The analogy is that in-memory data is like files and pointers are like paths. You can access memory anywhere[1], but if you don't know where to look or how to interpret that memory, you will not get very far.

Compared to paths, pointers are more lightweight. They are in fact just an address, the index at which to access memory. How wide that index is depends on the architecture (64 bits on most platforms these days). So for example, instead of asking the filesystem what data is at path /path/to/my/data, you ask the memory management unit the data that is stored starting at memory cell number 12345 (most often expressed with hexadecimal notation, like 0x3039).

This process is called dereferencing: just like a path references a file, a pointer references a memory cell. Just like you can give any string as a path to your filesystem, you can dereference any 64-bit value, but in both case you won't get any meaningful data out if your input is not valid. What you get out is also undefined (it could be plain data or another path/pointer, like in our previous example). If you know that you are getting a path/pointer out, you can go ahead and dereference it as well if you want.

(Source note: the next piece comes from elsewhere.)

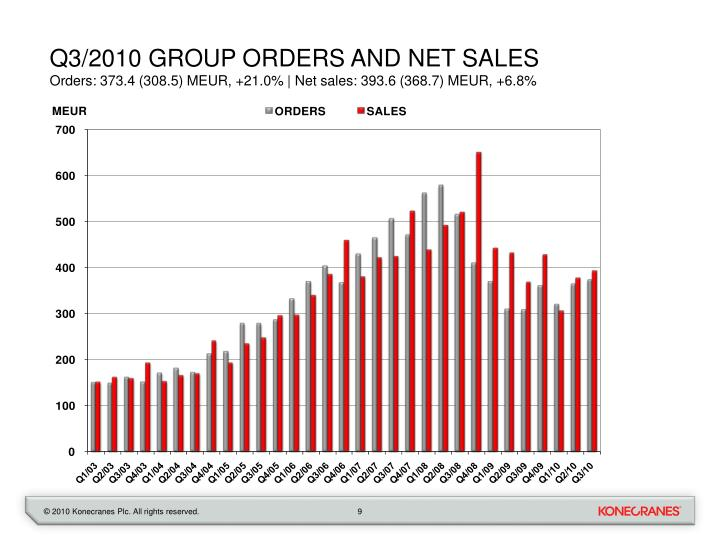 Q3/2010 GROUP ORDERS AND NET SALES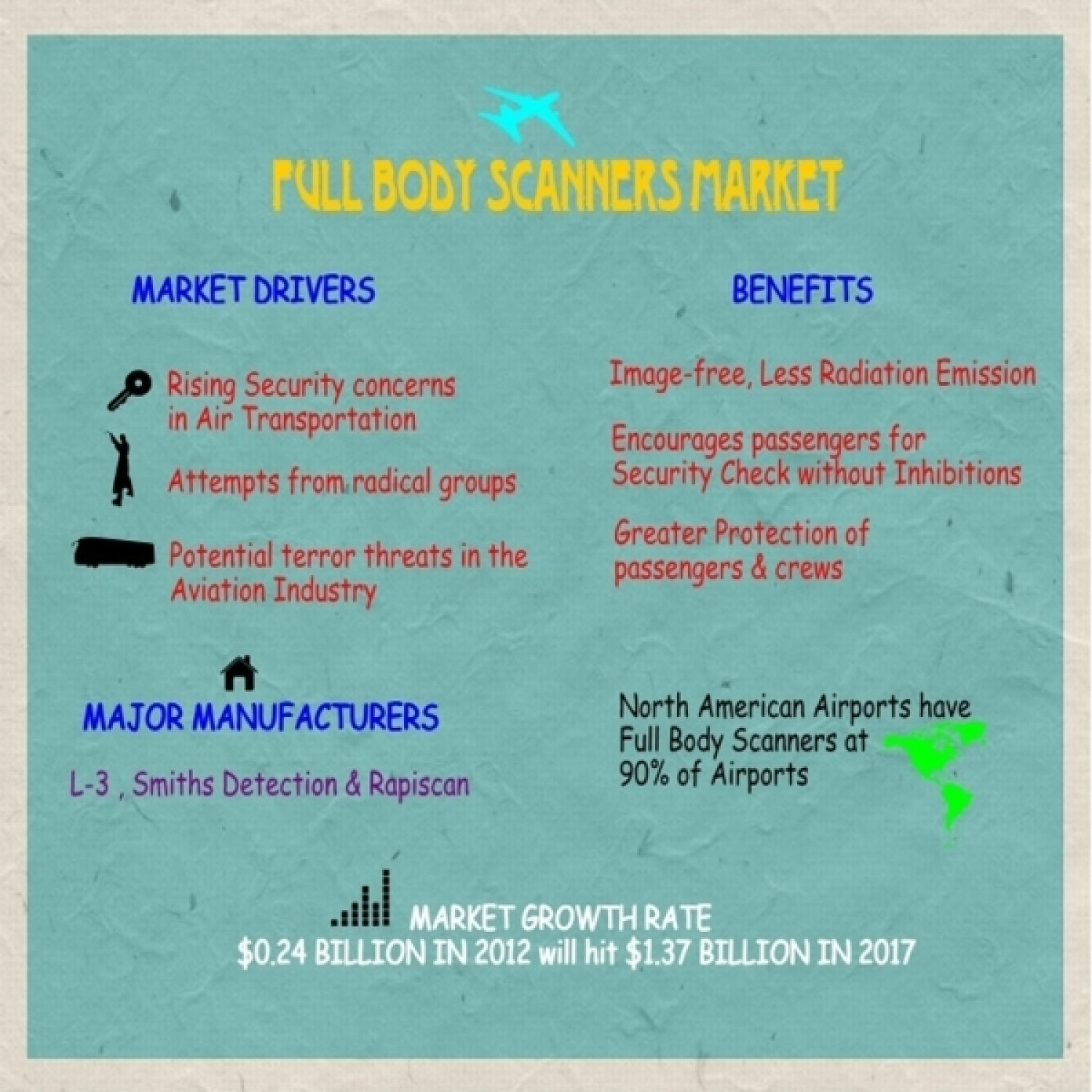 Market Research - MarketsandMarkets - Full Body Scanners Market Infographic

We have previously established that files may or may not contain paths themselves, it really is up to you to know if you can treat the data in a file as a path. On the other hand, most languages (certainly anything higher level than C) explicitly let you know when a given variable is a pointer or not, and therefore whether it is safe or not to dereference it (that is, look it up as an index, in memory). In other words, you can tell the difference between an int and a pointer to an int, but you cannot tell whether a file contains a path or plain data (extensions are just a convention).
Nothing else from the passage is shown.